Union County has a handful of schools the district deems over core capacity.
“There’s a point in time where safety comes into play,” says school board chairman Richard Yercheck.
According to the district, those schools could no longer safely serve kids lunch or accommodate them during tornado drills, if they had to accept any more kids. So the board has placed a cap on those schools. They’re clustered in the southwestern part of the county. The cap means people new to the area will have to send their kids to schools, in many cases, further away, at least until the school board comes up with another plan to ease overcrowding and accommodate future growth.
“The board thought that as we were looking at the schools we were capping, then, looking at the potential schools we would be capping, that we should look at an overall plan for addressing overcrowding,” says Yercheck.
That’s where the redistricting comes in.
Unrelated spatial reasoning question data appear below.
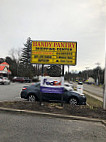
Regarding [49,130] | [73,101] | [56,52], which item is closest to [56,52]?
[56,52]

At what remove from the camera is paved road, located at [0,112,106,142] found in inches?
164

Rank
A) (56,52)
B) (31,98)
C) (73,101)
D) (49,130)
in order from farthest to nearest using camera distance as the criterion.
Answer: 1. (31,98)
2. (73,101)
3. (56,52)
4. (49,130)

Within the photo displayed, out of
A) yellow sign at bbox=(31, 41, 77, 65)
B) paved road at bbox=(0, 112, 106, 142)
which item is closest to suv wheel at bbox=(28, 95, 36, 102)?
yellow sign at bbox=(31, 41, 77, 65)

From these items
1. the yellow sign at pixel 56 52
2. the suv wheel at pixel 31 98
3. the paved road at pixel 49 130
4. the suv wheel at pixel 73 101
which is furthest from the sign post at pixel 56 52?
the paved road at pixel 49 130

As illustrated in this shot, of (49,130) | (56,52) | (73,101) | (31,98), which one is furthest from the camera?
(31,98)

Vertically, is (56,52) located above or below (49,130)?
above

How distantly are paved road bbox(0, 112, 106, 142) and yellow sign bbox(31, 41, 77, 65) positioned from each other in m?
3.66

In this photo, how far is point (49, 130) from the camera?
190 inches

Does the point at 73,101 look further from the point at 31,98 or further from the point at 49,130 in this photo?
the point at 49,130

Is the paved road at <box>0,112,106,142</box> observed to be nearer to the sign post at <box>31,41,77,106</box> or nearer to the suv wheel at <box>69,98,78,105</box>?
the suv wheel at <box>69,98,78,105</box>

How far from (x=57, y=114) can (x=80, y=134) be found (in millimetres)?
2000

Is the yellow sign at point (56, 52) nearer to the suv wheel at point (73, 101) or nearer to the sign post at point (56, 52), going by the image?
the sign post at point (56, 52)

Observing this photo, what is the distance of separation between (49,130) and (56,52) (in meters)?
4.88

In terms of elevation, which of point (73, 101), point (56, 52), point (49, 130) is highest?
point (56, 52)
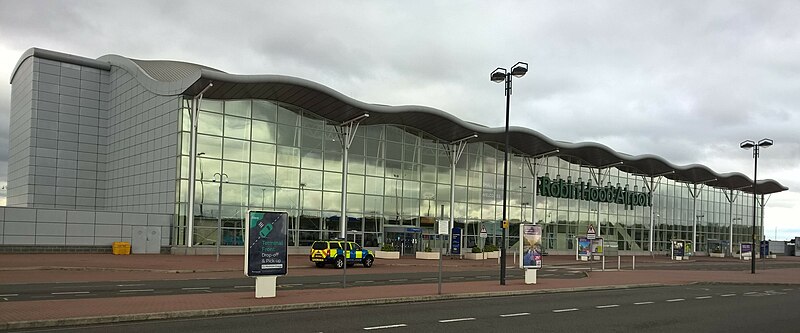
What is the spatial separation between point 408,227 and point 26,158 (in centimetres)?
3406

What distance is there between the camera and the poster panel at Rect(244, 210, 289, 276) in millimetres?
18508

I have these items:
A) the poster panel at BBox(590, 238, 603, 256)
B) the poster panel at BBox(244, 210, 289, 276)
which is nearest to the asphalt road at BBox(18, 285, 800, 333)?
the poster panel at BBox(244, 210, 289, 276)

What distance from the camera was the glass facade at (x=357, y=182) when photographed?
4759cm

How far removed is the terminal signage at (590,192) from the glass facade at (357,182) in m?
0.81

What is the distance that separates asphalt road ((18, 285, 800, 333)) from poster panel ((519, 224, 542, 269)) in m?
4.04

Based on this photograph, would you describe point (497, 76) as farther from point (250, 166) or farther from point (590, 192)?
point (590, 192)

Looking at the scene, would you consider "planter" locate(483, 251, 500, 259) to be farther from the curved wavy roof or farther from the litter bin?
the litter bin

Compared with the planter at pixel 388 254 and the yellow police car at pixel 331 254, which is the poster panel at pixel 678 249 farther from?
the yellow police car at pixel 331 254

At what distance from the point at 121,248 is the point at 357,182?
18.5 metres

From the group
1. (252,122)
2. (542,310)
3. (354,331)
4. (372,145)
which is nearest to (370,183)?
(372,145)

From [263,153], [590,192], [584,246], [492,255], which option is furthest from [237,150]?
[590,192]

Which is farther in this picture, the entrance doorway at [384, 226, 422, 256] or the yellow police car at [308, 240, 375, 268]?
the entrance doorway at [384, 226, 422, 256]

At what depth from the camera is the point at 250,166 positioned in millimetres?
49188

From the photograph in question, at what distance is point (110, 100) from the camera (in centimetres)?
6003
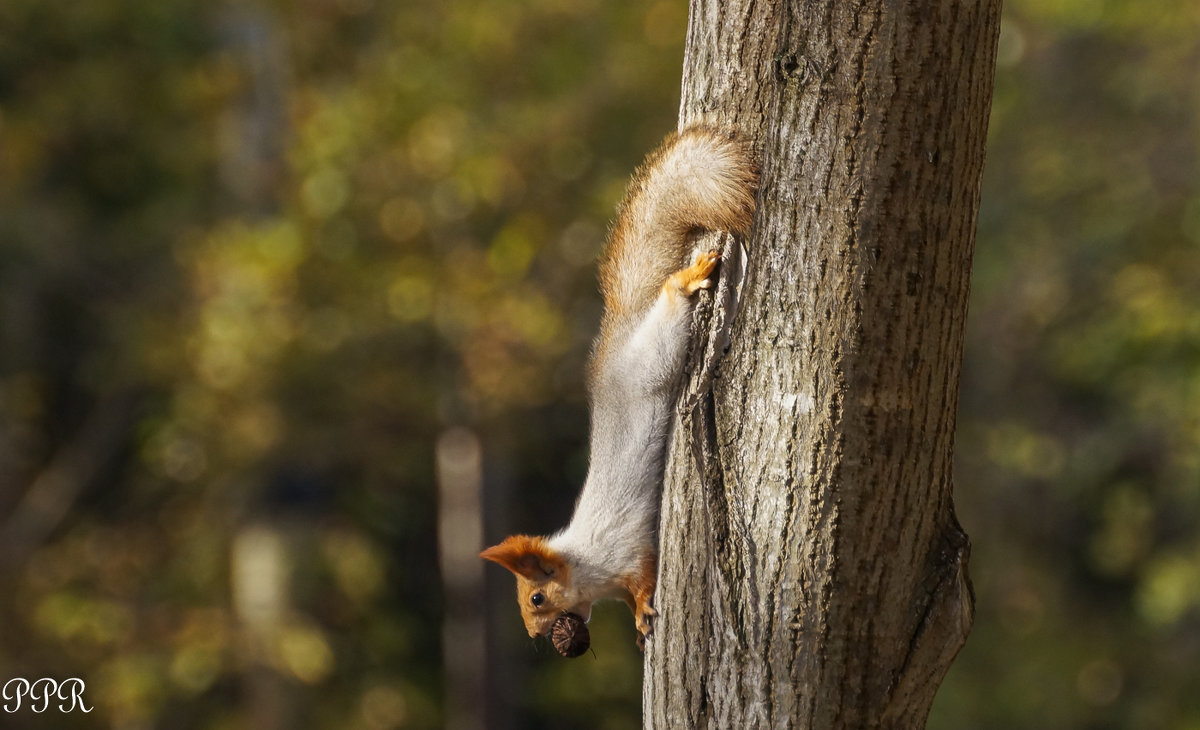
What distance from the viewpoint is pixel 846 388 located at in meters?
1.91

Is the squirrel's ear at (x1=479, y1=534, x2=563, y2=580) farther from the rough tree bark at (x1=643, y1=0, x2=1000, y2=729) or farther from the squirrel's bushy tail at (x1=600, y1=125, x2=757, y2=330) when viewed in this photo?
the rough tree bark at (x1=643, y1=0, x2=1000, y2=729)

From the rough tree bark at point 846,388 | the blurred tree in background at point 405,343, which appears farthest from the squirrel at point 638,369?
the blurred tree in background at point 405,343

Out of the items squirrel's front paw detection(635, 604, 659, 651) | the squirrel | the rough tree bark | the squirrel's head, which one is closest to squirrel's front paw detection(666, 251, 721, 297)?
the squirrel

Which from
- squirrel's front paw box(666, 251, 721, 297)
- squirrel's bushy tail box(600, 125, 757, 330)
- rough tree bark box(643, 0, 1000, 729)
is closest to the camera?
rough tree bark box(643, 0, 1000, 729)

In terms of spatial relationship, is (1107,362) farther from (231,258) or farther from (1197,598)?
(231,258)

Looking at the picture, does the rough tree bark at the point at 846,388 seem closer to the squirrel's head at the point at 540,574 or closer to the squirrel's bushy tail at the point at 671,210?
the squirrel's bushy tail at the point at 671,210

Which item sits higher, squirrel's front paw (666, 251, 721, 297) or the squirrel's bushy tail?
the squirrel's bushy tail

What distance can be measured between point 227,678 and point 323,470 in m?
2.21

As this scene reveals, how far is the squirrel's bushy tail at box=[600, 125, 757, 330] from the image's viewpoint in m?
2.18

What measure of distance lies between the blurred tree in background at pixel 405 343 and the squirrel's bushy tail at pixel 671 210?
13.4 ft

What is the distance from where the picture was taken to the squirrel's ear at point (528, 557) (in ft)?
9.66

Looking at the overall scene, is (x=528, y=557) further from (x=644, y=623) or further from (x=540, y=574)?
(x=644, y=623)

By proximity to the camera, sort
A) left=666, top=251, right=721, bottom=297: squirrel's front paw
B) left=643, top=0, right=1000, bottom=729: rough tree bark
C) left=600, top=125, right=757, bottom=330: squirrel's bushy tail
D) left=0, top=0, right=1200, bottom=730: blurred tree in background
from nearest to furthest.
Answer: left=643, top=0, right=1000, bottom=729: rough tree bark → left=600, top=125, right=757, bottom=330: squirrel's bushy tail → left=666, top=251, right=721, bottom=297: squirrel's front paw → left=0, top=0, right=1200, bottom=730: blurred tree in background

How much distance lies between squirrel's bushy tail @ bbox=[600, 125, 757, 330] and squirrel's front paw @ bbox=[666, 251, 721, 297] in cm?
6
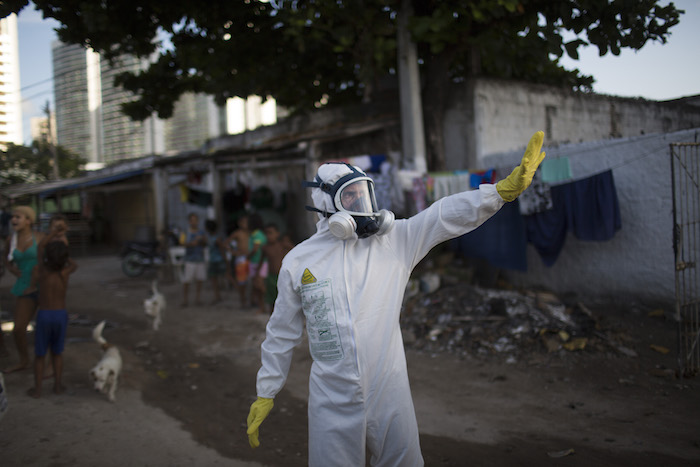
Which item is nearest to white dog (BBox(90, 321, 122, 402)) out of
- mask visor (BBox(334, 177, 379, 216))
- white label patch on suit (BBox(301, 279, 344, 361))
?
white label patch on suit (BBox(301, 279, 344, 361))

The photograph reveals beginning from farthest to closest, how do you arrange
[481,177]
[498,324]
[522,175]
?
[481,177]
[498,324]
[522,175]

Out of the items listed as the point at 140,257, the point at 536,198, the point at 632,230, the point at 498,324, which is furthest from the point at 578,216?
the point at 140,257

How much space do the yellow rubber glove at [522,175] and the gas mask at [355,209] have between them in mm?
525

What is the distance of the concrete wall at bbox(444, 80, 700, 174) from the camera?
29.5 ft

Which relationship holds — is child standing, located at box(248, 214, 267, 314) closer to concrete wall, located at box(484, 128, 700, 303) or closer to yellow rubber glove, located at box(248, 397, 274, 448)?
concrete wall, located at box(484, 128, 700, 303)

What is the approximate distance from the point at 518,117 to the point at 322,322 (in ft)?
27.4

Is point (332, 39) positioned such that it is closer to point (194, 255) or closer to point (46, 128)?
point (194, 255)

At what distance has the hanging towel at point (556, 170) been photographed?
6820mm

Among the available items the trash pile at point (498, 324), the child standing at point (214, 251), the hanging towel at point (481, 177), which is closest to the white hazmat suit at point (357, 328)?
the trash pile at point (498, 324)

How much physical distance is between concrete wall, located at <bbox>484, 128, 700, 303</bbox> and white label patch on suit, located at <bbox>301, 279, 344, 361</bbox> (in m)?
5.47

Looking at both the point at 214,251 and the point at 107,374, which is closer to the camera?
the point at 107,374

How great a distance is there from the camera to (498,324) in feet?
21.2

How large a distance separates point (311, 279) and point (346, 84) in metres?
10.9

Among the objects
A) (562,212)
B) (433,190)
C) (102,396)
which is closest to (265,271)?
(433,190)
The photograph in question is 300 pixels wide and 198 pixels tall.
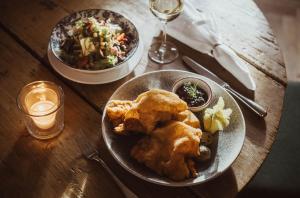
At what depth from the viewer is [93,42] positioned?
1.42 metres

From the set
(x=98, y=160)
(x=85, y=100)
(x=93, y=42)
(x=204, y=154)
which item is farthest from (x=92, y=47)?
(x=204, y=154)

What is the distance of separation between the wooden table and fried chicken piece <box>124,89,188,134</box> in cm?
15

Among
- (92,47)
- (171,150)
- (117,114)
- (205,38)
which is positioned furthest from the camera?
(205,38)

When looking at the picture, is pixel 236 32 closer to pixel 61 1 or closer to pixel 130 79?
pixel 130 79

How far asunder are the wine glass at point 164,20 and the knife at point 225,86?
0.24 feet

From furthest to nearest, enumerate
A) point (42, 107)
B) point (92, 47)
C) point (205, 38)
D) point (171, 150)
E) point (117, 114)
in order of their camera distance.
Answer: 1. point (205, 38)
2. point (92, 47)
3. point (42, 107)
4. point (117, 114)
5. point (171, 150)

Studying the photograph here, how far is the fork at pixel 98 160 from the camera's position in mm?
1110

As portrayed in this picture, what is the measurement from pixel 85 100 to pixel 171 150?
0.43 metres

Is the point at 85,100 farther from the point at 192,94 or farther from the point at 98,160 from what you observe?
the point at 192,94

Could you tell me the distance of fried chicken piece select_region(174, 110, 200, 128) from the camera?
3.89 feet

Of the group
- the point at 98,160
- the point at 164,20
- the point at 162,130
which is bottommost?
the point at 98,160

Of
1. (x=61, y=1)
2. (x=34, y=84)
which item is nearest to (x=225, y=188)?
(x=34, y=84)

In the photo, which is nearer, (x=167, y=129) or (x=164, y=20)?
(x=167, y=129)

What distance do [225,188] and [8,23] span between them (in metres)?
1.13
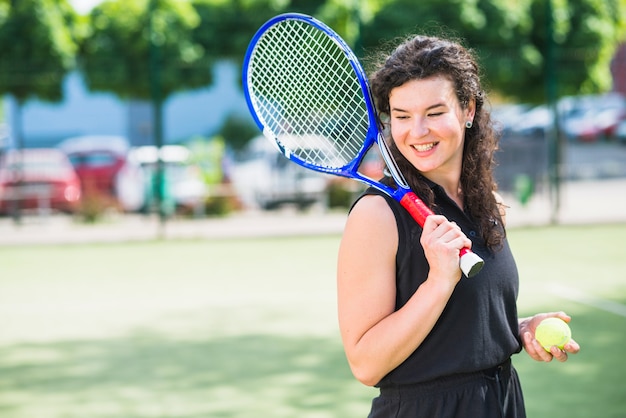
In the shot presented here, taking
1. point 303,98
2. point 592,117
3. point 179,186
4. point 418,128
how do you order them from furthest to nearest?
point 592,117 < point 179,186 < point 303,98 < point 418,128

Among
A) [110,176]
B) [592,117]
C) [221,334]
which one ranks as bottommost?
[221,334]

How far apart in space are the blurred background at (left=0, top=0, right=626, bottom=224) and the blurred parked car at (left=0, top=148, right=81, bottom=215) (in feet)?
0.07

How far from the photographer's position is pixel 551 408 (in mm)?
4148

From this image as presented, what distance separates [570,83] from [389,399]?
1391cm

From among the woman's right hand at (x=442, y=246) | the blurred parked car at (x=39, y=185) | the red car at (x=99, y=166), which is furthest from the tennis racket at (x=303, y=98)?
the red car at (x=99, y=166)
Last week, the board got a look at a plan to re-draw attendance zones for many of the schools in Union County. Yercheck says under the plan, 5,800 students would be zoned for different schools next year. That would mean 37 schools would either gain or lose students and some bus rides would increase by several miles.
Susie Evans is a parent of a third grader at Antioch Elementary. That school doesn’t have a cap, but the district says it’s already reached its capacity.
“We’ve sort of built the proverbial village that we talk about when it takes a village to raise a child, so it feels very painful to have that village ripped apart,” says Evans.
The board won’t make its final decision until April. This Thursday board members will also consider plans to make some schools year-round, but on a staggered system. That means schools could fit more students by rotating them through classes and vacation at different times of the year. And then there’s the possibility of asking the county commission to put bonds on the ballot to build new schools. But that likely wouldn’t go over well, since the commission is already locked in a legal battle with the school board over funding.